### PAGE EXTRACT

# want to build an AR-15 for hog hunting



## cr4zygui (Oct 4, 2011)

Hey guys I know that this questions have been asked and answer numerous of time but I need to get everything I can out of 1 post instead of trying to find the information out of 50 different post.  Well this is going to be my first AR-15 and it will be mainly for hunting deers and hogs (mostly hogs) and was looking for 6.8 spc unless otherwise.  This project will take me some-time to build cause I want to build it on my own for the first time and on a tight budget.  Please if you give me any suggestions please link me to the sites so I don't have to play the guessing game of which part to get.  Remember I do not know much about AR's so give me alittle break.  I thank you guys/gals ahead of times cause I know there will probably be lots of recommended/suggestions and I will welcome all to take to consideration.


----------



## Marty55 (Oct 4, 2011)

Check out Brownells, the gun parts company: www.brownells.com and also their AR15 site: www.ar15builder.com

They also have a catalog just on AR15s, including kits.


----------



## cr4zygui (Oct 4, 2011)

THANKS for the response but I can't seem to find the 68 spc to put together on the ar15builder..com website.  I have been looking into the sites before but not sure what to get.


----------



## geezer56 (Oct 4, 2011)

Go to the next gunshow in your area, buy the upper assembly  that you want.  Then buy a stripped lower and parts kit for it at the next one.  You won't go wrong with a 6.8, or 300 Blackout, or 6.5 grendel.  They are all suitable for deer or hogs.  After that first one, you will see what you want different on the next one.


----------



## cr4zygui (Oct 5, 2011)

Thanks for the info.  But it seems like the parts are alittle pricier here at the gun shows then online.  Well I need to catch the gunshow at the expo center and not the farmers market


----------



## tpj070 (Oct 5, 2011)

go to model1sales.com and buy your upper receiver then buy your stripped lower and assemble it yourself. add a scope and any other accessories.


----------



## geezer56 (Oct 5, 2011)

### SUPPLIED INFORMATION
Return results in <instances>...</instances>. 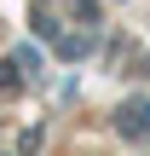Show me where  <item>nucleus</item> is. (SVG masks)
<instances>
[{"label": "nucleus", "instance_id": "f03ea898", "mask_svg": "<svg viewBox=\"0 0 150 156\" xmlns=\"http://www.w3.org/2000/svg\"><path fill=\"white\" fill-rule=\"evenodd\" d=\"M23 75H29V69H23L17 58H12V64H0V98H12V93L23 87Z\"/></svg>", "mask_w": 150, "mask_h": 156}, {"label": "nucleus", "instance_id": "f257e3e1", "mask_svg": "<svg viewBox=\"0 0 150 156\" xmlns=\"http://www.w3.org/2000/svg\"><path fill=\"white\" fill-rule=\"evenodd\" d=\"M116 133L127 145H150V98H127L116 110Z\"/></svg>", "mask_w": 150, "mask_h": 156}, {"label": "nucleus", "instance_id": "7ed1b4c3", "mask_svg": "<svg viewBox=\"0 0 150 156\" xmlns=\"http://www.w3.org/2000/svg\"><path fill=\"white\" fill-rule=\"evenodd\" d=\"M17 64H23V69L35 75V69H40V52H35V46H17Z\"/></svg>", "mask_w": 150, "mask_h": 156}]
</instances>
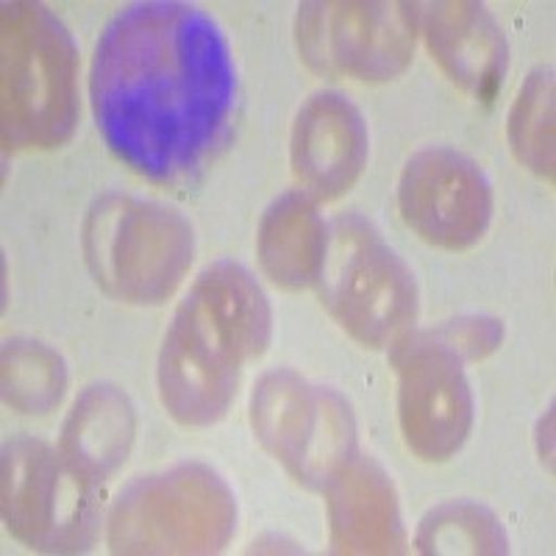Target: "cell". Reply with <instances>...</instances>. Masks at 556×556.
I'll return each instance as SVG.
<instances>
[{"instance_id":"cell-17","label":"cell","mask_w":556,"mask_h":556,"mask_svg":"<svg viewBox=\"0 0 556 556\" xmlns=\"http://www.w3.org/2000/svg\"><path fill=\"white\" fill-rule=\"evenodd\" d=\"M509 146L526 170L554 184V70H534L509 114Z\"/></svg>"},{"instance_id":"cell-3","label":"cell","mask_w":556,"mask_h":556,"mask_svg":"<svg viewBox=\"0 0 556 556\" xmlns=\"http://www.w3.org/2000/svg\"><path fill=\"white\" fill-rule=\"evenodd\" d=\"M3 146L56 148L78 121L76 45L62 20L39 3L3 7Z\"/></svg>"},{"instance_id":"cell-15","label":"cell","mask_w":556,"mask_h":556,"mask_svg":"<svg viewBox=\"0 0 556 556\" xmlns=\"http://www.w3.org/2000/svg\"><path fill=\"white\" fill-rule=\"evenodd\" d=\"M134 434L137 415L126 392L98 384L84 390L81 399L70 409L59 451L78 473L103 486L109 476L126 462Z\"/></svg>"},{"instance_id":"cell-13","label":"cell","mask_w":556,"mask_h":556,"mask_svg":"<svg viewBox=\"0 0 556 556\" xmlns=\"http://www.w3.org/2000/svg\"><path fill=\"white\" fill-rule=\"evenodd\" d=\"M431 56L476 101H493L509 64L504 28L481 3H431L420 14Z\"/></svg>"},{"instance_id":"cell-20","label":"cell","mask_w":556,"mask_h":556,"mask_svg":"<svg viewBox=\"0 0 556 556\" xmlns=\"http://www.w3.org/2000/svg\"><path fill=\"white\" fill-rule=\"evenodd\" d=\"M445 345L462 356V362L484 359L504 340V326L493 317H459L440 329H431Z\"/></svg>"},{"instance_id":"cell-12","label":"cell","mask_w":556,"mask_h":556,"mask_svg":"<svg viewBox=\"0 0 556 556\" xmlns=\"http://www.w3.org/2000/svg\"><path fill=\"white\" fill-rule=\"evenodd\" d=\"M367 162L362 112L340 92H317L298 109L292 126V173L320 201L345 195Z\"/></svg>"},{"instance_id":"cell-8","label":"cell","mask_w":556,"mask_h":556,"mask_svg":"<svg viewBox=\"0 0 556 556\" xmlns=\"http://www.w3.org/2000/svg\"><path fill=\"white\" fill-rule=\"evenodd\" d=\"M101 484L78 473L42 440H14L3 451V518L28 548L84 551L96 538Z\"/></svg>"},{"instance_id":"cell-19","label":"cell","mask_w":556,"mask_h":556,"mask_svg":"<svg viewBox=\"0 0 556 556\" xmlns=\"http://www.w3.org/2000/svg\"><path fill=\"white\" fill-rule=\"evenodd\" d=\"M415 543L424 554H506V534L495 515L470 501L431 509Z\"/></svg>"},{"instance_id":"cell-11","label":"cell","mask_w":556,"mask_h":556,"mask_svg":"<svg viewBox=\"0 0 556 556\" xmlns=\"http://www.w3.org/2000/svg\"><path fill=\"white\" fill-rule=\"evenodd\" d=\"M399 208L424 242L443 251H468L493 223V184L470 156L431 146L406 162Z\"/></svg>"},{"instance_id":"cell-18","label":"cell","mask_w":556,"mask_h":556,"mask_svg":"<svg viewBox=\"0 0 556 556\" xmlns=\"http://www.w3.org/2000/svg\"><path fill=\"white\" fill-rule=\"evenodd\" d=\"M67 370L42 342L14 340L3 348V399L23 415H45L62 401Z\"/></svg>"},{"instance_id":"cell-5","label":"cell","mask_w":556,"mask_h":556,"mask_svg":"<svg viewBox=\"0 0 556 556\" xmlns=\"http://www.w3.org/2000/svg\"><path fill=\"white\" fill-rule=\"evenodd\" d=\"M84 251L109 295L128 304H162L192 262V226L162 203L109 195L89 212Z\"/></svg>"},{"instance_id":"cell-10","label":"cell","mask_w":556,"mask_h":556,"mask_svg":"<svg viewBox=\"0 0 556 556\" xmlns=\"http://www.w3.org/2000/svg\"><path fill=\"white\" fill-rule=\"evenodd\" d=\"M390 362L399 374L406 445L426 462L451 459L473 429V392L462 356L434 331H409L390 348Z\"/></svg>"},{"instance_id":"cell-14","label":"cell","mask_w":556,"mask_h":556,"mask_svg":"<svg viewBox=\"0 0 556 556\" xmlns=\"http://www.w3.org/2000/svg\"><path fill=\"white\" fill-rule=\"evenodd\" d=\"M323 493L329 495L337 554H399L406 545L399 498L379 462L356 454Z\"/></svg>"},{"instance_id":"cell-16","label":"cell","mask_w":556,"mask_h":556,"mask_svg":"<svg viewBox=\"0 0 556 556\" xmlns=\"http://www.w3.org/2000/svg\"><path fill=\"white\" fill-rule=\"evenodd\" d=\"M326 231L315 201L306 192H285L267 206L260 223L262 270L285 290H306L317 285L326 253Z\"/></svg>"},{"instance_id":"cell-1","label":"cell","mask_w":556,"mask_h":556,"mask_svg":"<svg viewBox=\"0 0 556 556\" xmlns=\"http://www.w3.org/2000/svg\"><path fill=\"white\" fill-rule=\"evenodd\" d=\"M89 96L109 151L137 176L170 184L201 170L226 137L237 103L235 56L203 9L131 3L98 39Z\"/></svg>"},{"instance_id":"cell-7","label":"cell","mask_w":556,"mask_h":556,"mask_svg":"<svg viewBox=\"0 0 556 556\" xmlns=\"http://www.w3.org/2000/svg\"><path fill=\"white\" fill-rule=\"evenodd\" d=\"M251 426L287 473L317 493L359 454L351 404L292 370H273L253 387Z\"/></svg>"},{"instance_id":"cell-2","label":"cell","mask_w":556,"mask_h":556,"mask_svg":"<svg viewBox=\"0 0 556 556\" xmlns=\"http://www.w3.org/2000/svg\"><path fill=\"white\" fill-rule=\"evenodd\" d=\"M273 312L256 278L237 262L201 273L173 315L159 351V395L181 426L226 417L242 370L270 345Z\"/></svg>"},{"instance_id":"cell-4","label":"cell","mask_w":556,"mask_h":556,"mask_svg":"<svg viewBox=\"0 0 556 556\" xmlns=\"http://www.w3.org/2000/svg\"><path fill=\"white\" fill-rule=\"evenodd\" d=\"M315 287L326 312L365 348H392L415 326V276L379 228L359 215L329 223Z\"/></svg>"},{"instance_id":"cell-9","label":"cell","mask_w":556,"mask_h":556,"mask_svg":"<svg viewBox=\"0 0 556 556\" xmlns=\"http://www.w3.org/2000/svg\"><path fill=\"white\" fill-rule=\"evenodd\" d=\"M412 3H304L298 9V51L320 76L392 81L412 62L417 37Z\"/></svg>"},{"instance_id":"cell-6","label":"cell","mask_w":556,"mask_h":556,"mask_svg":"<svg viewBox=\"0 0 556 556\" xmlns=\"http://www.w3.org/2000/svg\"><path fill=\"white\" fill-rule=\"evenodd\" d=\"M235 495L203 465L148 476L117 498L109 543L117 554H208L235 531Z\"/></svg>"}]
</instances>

* * *

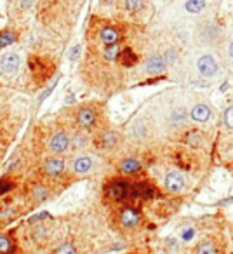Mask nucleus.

### WHAT THIS EXERCISE ASKS
(a) Write out the part of the AR-15 hunting thread starting at "## cr4zygui (Oct 5, 2011)" and ending at "any other accessories.".
(b) Extend the thread about building an AR-15 for hog hunting, picking up right after its last line.
The entries aren't needed for anything here.

### TASK RESULTS
(a)
## cr4zygui (Oct 5, 2011)

Thanks for the info.  But it seems like the parts are alittle pricier here at the gun shows then online.  Well I need to catch the gunshow at the expo center and not the farmers market


----------



## tpj070 (Oct 5, 2011)

go to model1sales.com and buy your upper receiver then buy your stripped lower and assemble it yourself. add a scope and any other accessories.

(b)
Ijust finished a build on a lightweight 223 AR.  I bought an upper for $399, bolt included.  It is a 16 inch light weight barrel, 1-9 twist, mid-length gas system, free float handguard, in flat top configuration.  I bought one of the Plum Crazy polymer lowers for $99 at a gunshow.  Added a $75 scope, all good.  Is it a bench rest gun?  NO.  It will shoot inch and a half groups all day long though, with 55 or 60 gr. bullets.  More fun than getting dirty, weighs about 6 1/2 lbs, minus mag.


----------



## Wycliff (Oct 5, 2011)

Check out Palmetto State Armory. Great prices


----------



## reel2rifle (Oct 5, 2011)

6.8mm.  1-11 twist.  I would stay away from the .223 myself.  I have had both and feel the 6.8 is superior weapon for hunting hogs and deer.   My 10 year old used it last year  to take a doe at over 100yds.  I have killed numerous hogs with it.  Adjustable stock and 16" barrel works well on long hauls through the swamp.  Collapes it and sling it over your back and start the drag out the swamp with the hog.  Stick with barnes (95 gr)or pro-hunters bullets(110 gr).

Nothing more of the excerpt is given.